◆ Set problem
Copy every line of the material below without changing anything.
··· Data in this exercise ···
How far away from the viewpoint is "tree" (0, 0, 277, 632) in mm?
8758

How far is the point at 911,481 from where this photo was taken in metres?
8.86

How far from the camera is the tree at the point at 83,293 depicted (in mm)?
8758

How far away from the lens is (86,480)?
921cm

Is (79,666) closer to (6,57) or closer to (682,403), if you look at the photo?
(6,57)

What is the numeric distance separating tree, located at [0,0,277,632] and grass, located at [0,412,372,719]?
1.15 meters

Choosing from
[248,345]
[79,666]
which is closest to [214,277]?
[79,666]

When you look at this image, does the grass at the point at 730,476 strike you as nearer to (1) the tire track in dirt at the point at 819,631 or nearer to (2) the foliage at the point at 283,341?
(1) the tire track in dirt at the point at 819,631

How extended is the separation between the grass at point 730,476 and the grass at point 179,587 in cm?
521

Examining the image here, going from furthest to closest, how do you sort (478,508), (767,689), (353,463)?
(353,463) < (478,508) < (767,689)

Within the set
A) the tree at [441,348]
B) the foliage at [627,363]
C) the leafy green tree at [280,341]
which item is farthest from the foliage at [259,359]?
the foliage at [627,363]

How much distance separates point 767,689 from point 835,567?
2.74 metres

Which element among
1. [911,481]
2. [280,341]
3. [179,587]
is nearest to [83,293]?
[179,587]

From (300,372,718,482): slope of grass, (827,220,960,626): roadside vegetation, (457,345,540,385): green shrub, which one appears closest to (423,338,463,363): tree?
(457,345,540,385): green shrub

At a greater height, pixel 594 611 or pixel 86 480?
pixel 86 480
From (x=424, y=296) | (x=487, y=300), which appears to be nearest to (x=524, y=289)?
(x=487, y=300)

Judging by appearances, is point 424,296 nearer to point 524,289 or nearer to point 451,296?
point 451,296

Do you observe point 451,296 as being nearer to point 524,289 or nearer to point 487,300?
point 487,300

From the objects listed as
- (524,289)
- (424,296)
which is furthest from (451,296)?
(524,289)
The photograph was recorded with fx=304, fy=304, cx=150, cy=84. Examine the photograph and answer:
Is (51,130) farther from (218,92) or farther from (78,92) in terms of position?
···
◆ Response to the exercise
How far away from the viewpoint is "tree" (0, 0, 277, 632) in mm?
8758

How far is the point at 911,481 from where this photo was taken in metres?
8.86

How far from the camera is the tree at the point at 83,293 depicted (in mm)?
8758

How far away from the lens is (86,480)?
921cm

Is (79,666) closer to (6,57) or closer to (682,403), if you look at the photo?
(6,57)

What is the numeric distance separating tree, located at [0,0,277,632] and grass, located at [0,412,372,719]?
1.15 meters

Choosing from
[248,345]
[79,666]
which is closest to [214,277]?
[79,666]

When you look at this image, does the grass at the point at 730,476 strike you as nearer to (1) the tire track in dirt at the point at 819,631 or nearer to (2) the foliage at the point at 283,341?
(1) the tire track in dirt at the point at 819,631

How extended is the separation between the grass at point 730,476 and the grass at point 179,587 in cm?
521

Examining the image here, going from furthest to closest, how do you sort (478,508), (767,689), (353,463)?
(353,463) < (478,508) < (767,689)

Within the set
A) the tree at [441,348]
B) the foliage at [627,363]
C) the leafy green tree at [280,341]
which item is farthest from the foliage at [259,359]?
the foliage at [627,363]

How much distance separates point 767,689 from point 835,567?
2.74 metres

Which element among
1. [911,481]
2. [280,341]
3. [179,587]
is nearest to [83,293]?
[179,587]

From (300,372,718,482): slope of grass, (827,220,960,626): roadside vegetation, (457,345,540,385): green shrub, which one appears closest to (423,338,463,363): tree?
(457,345,540,385): green shrub

At a greater height, pixel 594 611 or pixel 86 480?
pixel 86 480
From (x=424, y=296) | (x=487, y=300), which appears to be nearest to (x=524, y=289)?
(x=487, y=300)

Judging by appearances, is point 424,296 nearer to point 524,289 or nearer to point 451,296?
point 451,296

Do you observe point 451,296 as being nearer to point 524,289 or nearer to point 487,300?
point 487,300

From the objects listed as
- (524,289)
- (424,296)
which is furthest from (451,296)?
(524,289)
The photograph was recorded with fx=304, fy=304, cx=150, cy=84. Examine the photograph and answer:
Is (51,130) farther from (218,92) or farther from (78,92) in terms of position?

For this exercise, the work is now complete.